Bayville is a small beachfront village with more than 6,700 residents living within its 1.4-square miles. It takes more than an hour to reach the community from New York City via the Long Island Rail Road and a cab ride. Its relative isolation and the cyclical nature of its local economy make it hard to envision Bayville as a transit-oriented destination, let alone a vital hub. After all, Halloween only comes once a year and even its Bayville Adventure Park has to adapt to the seasons to stay viable.
Understandably, citing a commercial property vacancy rate of 40 percent, Bayville’s Mayor Paul Rupp wants to reduce blight, but his approach to doing so—letting new apartment buildings contain up to nine units in the business district—highlights the lack of cohesive planning guidance that Nassau County provides each little municipality within its domain. Left on their own, these village officials too often spout the faulty concepts of Brain Drain, and a new inductee into the Hall of Buzzwords, Revitalization. Given that census figures don’t exactly support the notion of a mass exodus of twenty somethings, it is a faulty foundation on which to build policy upon—especially when it comes to the legitimate concern of nurturing the next generation of suburbia.
From a planning perspective, placing apartments on the storm-vulnerable spit of land occupied by Bayville, which is already limited in both LIRR and road access, is not only a bad application of the “cool downtown” cliché, it is also irresponsible.
Instead of trying to reinvent itself, Bayville should further embrace its identity. The village should maximize its assets, revel in its seasonality, and in this instance, grasp the sentiment shared by its residents. A cohesive business district isn’t the worst idea, but shoehorning additional density into a tight space in order to lure those ever elusive “young professionals” certainly is.
Though Lindenhurst has around 27,000 residents within the village limits and another 11,500 people living to its north, it is similar to Bayville in certain regards. Both waterfront communities are roughly an hour or so from Penn Station. But what Bayville has in isolation, Lindenhurst shares with many South Shore communities directly east and west of it: being another stop along the well-used Babylon branch of the LIRR.
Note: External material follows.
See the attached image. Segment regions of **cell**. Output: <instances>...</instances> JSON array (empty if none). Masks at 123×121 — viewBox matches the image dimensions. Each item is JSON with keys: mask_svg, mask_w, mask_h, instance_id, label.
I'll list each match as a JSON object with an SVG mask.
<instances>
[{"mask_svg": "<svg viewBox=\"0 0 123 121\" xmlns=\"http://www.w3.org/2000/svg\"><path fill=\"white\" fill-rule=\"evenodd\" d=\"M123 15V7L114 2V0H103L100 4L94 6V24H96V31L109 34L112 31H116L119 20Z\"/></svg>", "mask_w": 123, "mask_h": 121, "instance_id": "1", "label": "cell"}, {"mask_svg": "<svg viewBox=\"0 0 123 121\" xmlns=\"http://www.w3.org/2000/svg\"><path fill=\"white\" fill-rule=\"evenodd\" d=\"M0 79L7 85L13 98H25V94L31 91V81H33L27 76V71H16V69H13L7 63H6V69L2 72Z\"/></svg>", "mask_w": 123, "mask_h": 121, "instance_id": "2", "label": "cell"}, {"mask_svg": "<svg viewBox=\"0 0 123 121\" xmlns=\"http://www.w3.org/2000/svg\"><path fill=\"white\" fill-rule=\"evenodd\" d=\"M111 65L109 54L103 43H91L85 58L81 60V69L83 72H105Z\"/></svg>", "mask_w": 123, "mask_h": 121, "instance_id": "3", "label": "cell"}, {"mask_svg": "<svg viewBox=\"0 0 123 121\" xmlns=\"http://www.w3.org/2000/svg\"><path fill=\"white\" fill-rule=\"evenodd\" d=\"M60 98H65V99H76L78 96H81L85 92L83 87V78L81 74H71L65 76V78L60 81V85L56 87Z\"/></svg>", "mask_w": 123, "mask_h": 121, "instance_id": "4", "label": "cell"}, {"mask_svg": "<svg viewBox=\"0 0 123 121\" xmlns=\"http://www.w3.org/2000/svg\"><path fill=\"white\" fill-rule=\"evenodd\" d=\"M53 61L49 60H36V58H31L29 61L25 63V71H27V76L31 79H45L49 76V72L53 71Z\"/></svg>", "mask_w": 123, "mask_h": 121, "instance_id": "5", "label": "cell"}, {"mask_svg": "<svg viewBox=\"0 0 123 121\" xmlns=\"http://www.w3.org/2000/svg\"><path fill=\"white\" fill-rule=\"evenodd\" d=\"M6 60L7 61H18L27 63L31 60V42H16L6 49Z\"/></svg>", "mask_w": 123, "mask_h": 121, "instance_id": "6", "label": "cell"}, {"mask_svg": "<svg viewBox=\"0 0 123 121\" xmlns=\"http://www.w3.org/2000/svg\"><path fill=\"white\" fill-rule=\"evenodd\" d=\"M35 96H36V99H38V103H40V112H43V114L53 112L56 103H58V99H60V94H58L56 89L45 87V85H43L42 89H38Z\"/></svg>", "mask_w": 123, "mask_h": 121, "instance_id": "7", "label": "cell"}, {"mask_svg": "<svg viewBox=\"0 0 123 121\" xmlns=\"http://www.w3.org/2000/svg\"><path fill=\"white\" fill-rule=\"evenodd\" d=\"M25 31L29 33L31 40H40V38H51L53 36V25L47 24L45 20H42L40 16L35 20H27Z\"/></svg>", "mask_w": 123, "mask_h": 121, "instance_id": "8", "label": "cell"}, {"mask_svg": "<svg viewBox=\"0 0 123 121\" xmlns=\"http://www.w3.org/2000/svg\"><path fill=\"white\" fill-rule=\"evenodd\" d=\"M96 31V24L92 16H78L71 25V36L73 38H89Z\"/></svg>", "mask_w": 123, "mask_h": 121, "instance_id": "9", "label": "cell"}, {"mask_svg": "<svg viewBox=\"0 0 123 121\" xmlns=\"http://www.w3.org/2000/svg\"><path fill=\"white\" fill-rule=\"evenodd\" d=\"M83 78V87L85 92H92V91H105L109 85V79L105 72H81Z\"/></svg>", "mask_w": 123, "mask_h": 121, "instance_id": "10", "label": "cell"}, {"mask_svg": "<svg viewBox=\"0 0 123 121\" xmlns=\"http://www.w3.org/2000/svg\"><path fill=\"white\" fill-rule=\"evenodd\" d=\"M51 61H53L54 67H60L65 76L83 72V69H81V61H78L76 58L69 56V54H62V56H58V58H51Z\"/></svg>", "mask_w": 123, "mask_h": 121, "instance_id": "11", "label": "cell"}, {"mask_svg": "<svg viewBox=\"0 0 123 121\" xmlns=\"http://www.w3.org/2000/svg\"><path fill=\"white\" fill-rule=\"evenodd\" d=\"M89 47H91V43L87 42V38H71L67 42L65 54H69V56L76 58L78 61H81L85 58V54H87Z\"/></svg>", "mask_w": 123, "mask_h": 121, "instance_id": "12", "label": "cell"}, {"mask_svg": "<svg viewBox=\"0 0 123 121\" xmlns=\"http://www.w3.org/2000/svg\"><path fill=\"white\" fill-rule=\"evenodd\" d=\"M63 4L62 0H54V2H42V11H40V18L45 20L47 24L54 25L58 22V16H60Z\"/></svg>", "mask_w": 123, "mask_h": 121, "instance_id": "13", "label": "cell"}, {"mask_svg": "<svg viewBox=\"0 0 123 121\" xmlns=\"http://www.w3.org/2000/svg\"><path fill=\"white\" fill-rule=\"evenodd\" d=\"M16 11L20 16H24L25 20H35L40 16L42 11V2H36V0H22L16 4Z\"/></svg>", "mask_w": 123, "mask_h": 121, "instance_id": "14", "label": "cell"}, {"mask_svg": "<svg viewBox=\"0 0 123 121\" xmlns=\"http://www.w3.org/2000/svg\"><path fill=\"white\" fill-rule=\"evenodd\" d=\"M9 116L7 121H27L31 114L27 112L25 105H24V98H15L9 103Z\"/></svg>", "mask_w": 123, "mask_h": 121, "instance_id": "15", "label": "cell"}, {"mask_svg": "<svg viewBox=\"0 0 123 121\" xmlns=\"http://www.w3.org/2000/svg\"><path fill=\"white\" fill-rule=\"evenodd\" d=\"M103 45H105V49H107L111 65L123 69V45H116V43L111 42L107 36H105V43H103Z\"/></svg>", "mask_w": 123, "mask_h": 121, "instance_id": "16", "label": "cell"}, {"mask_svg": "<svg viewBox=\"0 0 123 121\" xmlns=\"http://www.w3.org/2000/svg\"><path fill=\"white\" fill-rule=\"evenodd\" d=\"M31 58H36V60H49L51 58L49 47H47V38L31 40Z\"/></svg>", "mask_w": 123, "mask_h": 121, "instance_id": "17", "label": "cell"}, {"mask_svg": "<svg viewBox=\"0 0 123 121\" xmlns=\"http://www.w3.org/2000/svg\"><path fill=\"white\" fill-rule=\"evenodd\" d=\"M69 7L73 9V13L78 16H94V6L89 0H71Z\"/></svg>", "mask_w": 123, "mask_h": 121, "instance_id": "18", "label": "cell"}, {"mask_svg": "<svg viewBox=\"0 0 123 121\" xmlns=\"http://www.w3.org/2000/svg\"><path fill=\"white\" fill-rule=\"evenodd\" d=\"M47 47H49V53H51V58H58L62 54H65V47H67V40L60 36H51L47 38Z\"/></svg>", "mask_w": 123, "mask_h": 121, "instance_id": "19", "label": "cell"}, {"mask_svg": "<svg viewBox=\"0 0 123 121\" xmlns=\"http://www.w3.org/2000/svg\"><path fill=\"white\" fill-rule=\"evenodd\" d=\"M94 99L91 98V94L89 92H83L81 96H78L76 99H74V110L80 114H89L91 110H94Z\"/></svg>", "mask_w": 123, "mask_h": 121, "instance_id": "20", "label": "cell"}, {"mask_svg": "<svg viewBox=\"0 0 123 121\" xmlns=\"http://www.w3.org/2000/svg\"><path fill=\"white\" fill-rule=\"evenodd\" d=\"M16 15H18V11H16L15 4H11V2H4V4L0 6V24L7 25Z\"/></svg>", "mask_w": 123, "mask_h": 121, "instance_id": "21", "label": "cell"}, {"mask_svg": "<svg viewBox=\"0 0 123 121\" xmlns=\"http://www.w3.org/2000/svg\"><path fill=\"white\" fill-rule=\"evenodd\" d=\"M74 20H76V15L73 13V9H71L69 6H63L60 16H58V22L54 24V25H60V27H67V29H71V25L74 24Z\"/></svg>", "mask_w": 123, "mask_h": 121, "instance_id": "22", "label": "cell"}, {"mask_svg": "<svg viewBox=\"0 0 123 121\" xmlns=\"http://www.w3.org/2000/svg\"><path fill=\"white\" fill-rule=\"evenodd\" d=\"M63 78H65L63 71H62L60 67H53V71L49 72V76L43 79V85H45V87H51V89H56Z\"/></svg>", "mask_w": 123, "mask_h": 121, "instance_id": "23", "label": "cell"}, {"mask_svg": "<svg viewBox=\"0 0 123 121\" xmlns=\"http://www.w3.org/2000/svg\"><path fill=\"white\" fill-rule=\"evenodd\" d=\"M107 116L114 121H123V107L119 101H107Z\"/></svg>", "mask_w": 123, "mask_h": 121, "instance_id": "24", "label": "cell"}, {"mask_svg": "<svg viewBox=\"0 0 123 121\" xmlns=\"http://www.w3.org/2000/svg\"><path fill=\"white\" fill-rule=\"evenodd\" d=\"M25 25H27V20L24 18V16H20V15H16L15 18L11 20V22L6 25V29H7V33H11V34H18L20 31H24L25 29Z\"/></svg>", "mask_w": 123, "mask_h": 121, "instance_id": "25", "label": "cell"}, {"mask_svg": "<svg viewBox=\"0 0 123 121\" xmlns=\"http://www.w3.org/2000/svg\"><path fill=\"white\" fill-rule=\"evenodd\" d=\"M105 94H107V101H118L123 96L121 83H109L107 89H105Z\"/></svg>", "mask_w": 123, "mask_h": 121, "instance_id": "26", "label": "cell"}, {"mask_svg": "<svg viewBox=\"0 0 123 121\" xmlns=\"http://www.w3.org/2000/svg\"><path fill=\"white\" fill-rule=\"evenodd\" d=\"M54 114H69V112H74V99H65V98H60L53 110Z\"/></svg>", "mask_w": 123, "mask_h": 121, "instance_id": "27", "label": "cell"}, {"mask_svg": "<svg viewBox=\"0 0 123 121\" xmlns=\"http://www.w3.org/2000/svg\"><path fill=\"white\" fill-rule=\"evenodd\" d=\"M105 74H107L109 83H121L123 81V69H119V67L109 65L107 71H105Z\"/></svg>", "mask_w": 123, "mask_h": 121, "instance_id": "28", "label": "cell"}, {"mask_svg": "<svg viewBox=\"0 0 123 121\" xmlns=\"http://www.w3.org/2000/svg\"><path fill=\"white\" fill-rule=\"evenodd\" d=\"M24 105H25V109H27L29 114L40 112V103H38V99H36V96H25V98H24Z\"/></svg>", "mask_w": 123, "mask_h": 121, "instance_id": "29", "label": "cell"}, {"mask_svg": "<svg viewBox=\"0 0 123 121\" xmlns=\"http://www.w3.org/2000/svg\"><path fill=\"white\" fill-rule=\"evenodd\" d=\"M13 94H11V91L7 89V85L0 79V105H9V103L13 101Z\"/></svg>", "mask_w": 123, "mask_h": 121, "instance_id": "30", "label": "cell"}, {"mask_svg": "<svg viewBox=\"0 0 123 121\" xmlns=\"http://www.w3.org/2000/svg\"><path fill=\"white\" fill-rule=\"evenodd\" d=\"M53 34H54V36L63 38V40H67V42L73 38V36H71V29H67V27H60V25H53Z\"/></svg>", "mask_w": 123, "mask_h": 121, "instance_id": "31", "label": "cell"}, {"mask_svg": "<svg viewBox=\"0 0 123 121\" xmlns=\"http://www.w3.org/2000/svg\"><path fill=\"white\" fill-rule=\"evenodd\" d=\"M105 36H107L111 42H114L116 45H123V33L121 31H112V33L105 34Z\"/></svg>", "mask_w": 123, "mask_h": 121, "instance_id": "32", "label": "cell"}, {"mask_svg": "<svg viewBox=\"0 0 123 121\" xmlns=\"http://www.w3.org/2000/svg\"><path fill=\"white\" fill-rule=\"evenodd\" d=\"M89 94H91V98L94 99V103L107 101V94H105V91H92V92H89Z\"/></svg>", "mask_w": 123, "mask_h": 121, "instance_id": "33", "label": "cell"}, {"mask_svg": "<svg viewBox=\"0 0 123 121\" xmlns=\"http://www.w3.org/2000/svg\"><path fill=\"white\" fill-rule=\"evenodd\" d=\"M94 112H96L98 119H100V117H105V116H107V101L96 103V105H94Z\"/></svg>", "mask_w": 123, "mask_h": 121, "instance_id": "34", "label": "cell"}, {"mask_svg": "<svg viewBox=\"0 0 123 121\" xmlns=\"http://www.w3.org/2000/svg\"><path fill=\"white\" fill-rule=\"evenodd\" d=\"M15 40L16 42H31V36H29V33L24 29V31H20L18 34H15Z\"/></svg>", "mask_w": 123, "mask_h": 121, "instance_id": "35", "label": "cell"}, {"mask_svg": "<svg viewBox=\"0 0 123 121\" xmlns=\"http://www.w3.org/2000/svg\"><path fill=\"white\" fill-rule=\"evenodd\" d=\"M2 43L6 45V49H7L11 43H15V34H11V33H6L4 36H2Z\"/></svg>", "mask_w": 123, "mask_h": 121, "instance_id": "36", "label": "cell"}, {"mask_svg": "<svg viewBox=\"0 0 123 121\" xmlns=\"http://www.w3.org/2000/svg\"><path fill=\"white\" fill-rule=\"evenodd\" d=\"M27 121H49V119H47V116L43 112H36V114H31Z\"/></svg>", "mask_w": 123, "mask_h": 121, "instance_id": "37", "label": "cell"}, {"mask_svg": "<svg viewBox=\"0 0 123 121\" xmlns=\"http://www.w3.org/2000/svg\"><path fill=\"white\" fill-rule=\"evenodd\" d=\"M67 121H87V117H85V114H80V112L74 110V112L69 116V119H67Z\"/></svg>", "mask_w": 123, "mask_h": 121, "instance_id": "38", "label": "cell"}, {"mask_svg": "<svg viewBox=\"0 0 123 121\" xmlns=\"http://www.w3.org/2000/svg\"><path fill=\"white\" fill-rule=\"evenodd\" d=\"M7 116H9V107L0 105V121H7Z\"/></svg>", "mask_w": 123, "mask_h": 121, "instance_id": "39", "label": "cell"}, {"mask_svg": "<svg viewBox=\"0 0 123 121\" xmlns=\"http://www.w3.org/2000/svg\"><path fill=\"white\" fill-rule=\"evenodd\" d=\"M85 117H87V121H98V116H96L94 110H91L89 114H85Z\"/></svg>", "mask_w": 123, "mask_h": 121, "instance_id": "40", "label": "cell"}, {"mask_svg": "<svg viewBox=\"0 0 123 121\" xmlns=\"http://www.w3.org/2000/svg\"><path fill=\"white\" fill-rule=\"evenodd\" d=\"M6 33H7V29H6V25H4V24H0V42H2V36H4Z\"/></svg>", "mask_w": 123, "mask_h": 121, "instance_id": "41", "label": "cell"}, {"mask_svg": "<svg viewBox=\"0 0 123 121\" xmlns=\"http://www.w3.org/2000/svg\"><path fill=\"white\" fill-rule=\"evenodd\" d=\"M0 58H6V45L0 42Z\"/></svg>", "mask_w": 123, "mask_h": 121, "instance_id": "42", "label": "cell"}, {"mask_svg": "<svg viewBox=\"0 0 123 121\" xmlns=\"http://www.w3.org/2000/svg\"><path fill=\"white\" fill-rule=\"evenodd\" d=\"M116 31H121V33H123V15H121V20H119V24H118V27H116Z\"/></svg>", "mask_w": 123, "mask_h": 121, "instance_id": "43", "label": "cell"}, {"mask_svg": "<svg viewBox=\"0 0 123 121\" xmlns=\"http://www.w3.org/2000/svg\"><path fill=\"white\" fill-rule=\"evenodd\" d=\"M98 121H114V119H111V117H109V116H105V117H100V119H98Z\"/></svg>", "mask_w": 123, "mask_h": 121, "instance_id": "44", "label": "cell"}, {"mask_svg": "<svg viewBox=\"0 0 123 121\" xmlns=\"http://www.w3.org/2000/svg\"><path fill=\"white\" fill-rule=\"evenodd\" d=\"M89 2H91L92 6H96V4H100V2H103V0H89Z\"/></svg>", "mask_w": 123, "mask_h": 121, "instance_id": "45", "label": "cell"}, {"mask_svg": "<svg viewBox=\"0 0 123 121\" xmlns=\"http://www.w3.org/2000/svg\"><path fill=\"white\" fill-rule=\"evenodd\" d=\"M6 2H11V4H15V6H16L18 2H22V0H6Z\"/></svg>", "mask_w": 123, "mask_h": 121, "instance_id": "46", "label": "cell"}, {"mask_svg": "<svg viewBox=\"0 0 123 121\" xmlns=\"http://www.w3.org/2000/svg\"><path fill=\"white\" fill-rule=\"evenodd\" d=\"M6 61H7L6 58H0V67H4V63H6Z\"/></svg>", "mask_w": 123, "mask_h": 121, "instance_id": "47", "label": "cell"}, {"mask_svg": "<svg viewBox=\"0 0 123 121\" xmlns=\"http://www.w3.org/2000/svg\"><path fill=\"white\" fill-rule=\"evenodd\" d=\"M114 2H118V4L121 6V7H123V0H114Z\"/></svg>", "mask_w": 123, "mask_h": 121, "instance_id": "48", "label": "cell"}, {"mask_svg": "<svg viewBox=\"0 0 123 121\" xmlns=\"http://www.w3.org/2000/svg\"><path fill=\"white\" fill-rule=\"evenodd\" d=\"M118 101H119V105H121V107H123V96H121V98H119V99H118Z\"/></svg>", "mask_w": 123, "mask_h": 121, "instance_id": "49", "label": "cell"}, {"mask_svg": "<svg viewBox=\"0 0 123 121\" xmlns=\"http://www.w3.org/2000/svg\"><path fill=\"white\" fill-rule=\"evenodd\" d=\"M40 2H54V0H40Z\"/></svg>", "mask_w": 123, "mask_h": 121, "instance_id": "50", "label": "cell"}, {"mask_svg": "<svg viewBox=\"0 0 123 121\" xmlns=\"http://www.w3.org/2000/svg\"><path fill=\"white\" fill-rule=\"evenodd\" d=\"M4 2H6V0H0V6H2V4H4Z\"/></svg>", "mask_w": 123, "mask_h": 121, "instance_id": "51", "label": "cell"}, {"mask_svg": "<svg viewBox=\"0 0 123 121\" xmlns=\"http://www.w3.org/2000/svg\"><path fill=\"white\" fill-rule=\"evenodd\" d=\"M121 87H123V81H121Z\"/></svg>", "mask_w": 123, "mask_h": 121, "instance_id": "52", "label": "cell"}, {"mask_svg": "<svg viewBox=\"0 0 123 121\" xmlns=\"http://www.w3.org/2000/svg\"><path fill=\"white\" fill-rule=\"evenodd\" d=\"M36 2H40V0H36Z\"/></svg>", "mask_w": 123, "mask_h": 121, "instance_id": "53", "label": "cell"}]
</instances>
Bayville’s residents are reportedly protesting the mere notion of growth, and in response the village board has postponed the vote on the mayor’s apartment-zoning proposals until next month. Lindenhurst’s Economic Development Committee is issuing surveys and taking stock of the community’s existing assets. Those actions signify a respect not only for the village residents, but for the urban planning process, which is fueled by public input, as a whole.
Bayville has limited transportation options both in and out of the village thanks to Mother Nature, but Lindenhurst is constrained by the man-made suburbia that surrounds the municipality. Pursuing growth in Lindenhurst isn’t so much a question of whether it’s possible—as it is in Bayville—but whether the area’s overburdened transportation network can adequately handle it.
Given the different challenges facing each community, is transit-oriented growth appropriate?
Every small village on Long Island seems to want to emulate the sterling example of the Village of Patchogue, which revitalized its downtown, but without considering the unique factors that made that revitalization possible as well as the impacts that the sought-after success can bring.
Could Bayville or Lindenhurst handle the consequences of copying Patchogue’s success? Rapid growth raises questions like where to place suddenly much-needed additional parking capacity, how to fill the vacant new developments and its accompanying retail frontage, and just as important, how to compete with other downtowns trying to follow the same model? What’s going to make this place unique? Until the village officials can answer these issues with data-backed studies, they’re taking a risk by plunging into the unknown.